С ним княгиня ездила спокойно, с ним она отправляла на своих лошадях в Москву в гимназию подросшего князя Луку Аггеича, с ним, наконец, отправила в Петербург к мужниной сестре подросшую падчерицу и вообще была твердо уверена, что где только есть ее Михайлинька, оттуда далеки все опасности и невзгоды.
Пять лет у молодого супружества не было детей, а потом явилась дочь Аннушка, и вслед за тем Михайлинька умер от простуды, поручив свою дочь и жену заботам и милостям совершенно состарившейся княгини.
Вдова его получала удобную квартиру и полное содержание, а маленькая Аня со второго же года была совсем взята в барский дом, и не только жила с княгинею, но даже и спала с нею в одной комнате.
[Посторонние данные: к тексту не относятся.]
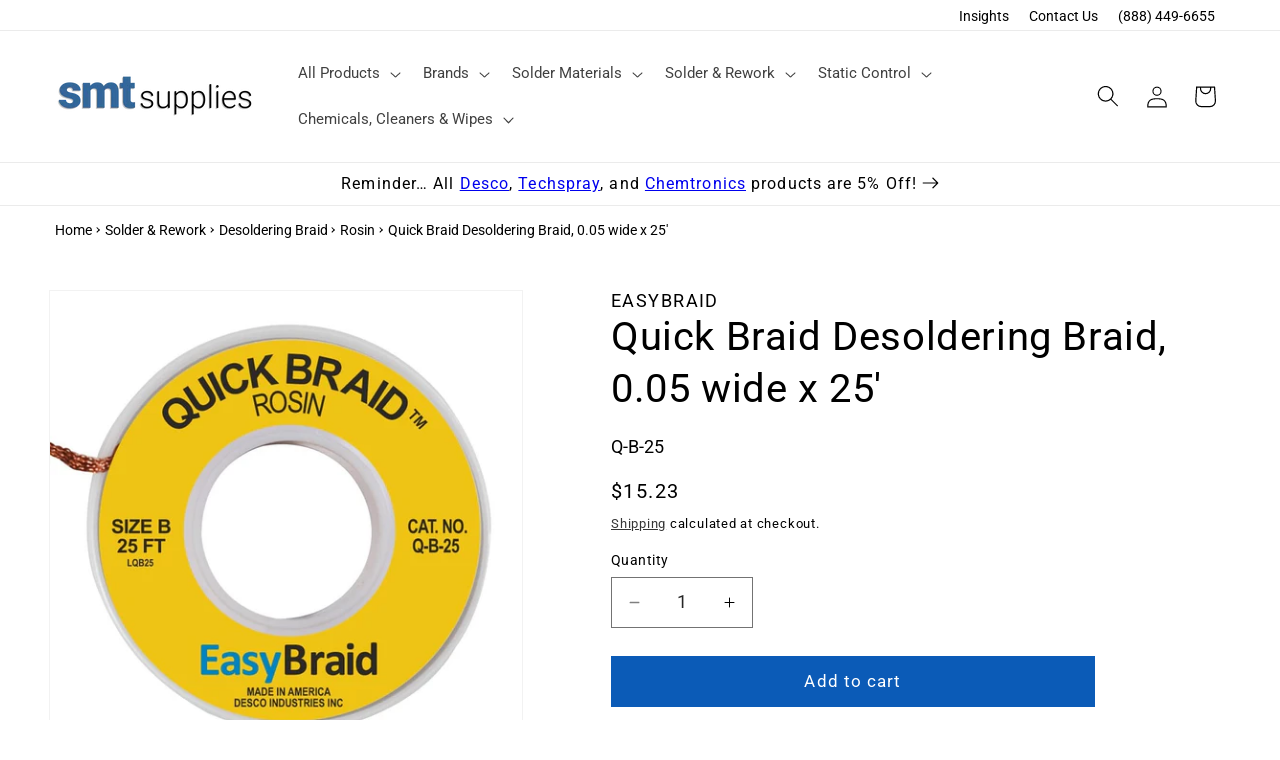

--- FILE ---
content_type: text/plain; charset=utf-8
request_url: https://productoptions.w3apps.co/api/imagecustomizer?productID=6877633740972&shopName=smtsupplies&callback=jQuery19109674001735006854_1768627186514&_=1768627186516
body_size: -39
content:
jQuery19109674001735006854_1768627186514("{}")

--- FILE ---
content_type: application/javascript; charset=utf-8
request_url: https://smtsupplies.com/products/quick-braid-desoldering-braid-0-05-wide-x-25.json?callback=jQuery19109674001735006854_1768627186514&_=1768627186515
body_size: 834
content:
/**/jQuery19109674001735006854_1768627186514({"product":{"id":6877633740972,"title":"Quick Braid Desoldering Braid, 0.05 wide x 25'","body_html":"\u003cp\u003e\u003cstrong\u003eQuick Braid is a cleaner, faster, and more consistent desoldering braid.\u003c\/strong\u003e\u003c\/p\u003e\u003cp\u003e\u003cstrong\u003eWidth:\u003c\/strong\u003e 0.05\u003cbr\u003e\u003cstrong\u003eLength:\u003c\/strong\u003e 25'\u003cbr\u003e\u003cstrong\u003eShips:\u003c\/strong\u003e 1 per package\u003c\/p\u003e\u003cul\u003e\n\u003cli\u003e    Uses pure type 'R' rosin flux conforming to all the requirements of MIL-F-14256F, Type 'R' and ANSI\/J-STD-004\u003c\/li\u003e\n\u003cli\u003e    Designed to leave a residue that is environmentally safe\u003c\/li\u003e\n\u003cli\u003e    Manufactured under SPC guidelines\u003c\/li\u003e\n\u003cli\u003e    Available on static-dissipative bobbins if requested. Please call for pricing.\u003c\/li\u003e\n\u003c\/ul\u003e\u003cp\u003e\u003cbr\u003e\u003cstrong\u003eThe EasyBraid advantage:\u003c\/strong\u003e\u003c\/p\u003e\u003cul\u003e\n\u003cli\u003e    Made of clean, oxide-free copper wire and tight weave enables quick \"on and off\" desoldering\u003c\/li\u003e\n\u003cli\u003e    Manufactured using environmentally safe chemicals and processes\u003c\/li\u003e\n\u003cli\u003e    Concentrated fine copper braiding utilizes less length of wick for each desoldering application\u003c\/li\u003e\n\u003cli\u003e    RoHS compliant\u003c\/li\u003e\n\u003c\/ul\u003e\u003cp\u003e   Desoldering braid (desoldering wick) is copper braid used in the rework and repair of printed circuit boards, computers, cell phones, or other electronics. Electronic components are often mounted on a circuit board and careful desoldering of components results in preventing damage to the circuit board and the component being removed. Desoldering braid lets you easily remove the extra solder from components or pads on the circuit board.\u003c\/p\u003e","vendor":"EasyBraid","product_type":"Desoldering","created_at":"2021-08-10T12:24:33-07:00","handle":"quick-braid-desoldering-braid-0-05-wide-x-25","updated_at":"2026-01-16T21:19:46-08:00","published_at":"2021-08-10T12:24:33-07:00","template_suffix":null,"published_scope":"web","tags":"Desoldering Braid, Rosin, Rosin Braid","variants":[{"id":40269656948908,"product_id":6877633740972,"title":"Default Title","price":"15.23","sku":"Q-B-25","position":1,"compare_at_price":"","fulfillment_service":"manual","inventory_management":"shopify","option1":"Default Title","option2":null,"option3":null,"created_at":"2021-08-10T12:24:33-07:00","updated_at":"2026-01-16T21:19:46-08:00","taxable":true,"barcode":null,"grams":68,"image_id":null,"weight":0.15,"weight_unit":"lb","requires_shipping":true,"price_currency":"USD","compare_at_price_currency":""}],"options":[{"id":8858860683436,"product_id":6877633740972,"name":"Title","position":1,"values":["Default Title"]}],"images":[{"id":42038257877297,"product_id":6877633740972,"position":1,"created_at":"2023-07-14T06:54:07-07:00","updated_at":"2023-07-14T06:54:07-07:00","alt":"Quick Braid Desoldering Braid, 0.05 wide x 25'","width":800,"height":800,"src":"https:\/\/cdn.shopify.com\/s\/files\/1\/0575\/0872\/4908\/products\/quick-braid-desoldering-braid-005-wide-x-25-436831.jpg?v=1689342847","variant_ids":[]}],"image":{"id":42038257877297,"product_id":6877633740972,"position":1,"created_at":"2023-07-14T06:54:07-07:00","updated_at":"2023-07-14T06:54:07-07:00","alt":"Quick Braid Desoldering Braid, 0.05 wide x 25'","width":800,"height":800,"src":"https:\/\/cdn.shopify.com\/s\/files\/1\/0575\/0872\/4908\/products\/quick-braid-desoldering-braid-005-wide-x-25-436831.jpg?v=1689342847","variant_ids":[]}}})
Княгиня Ирина Васильевна в это время уже была очень стара; лета и горе брали свое, и воспитание внука ей было вовсе не по силам. Однако делать было нечего. Точно так же, как она некогда неподвижно оселась в деревне, теперь она засела в Париже и вовсе не помышляла о возвращении в Россию. Одна мысль о каких бы то ни было сборах заставляла ее трястись и пугаться. «Пусть доживу мой век, как живется», — говорила она и страшно не любила людей, которые напоминали ей о каких бы то ни было переменах в ее жизни.
Аня решительно не понимала, чем ее мать оскорбила покойного Михайлушку и зачем тут при этой смете приходился белокурый швейцарец Трапп; она только радовалась, что у нее есть очень маленькая сестрица, которую, верно, можно купать, пеленать, нянчить и производить над ней другие подобные интересные операции.
Князь Кирилл, выросший во французской школе и пропитанный французскими понятиями о чести вообще и о честности по отношению к женщине в особенности, называл Аню своей хорошенькой кузиной и был к ней добр и предупредителен.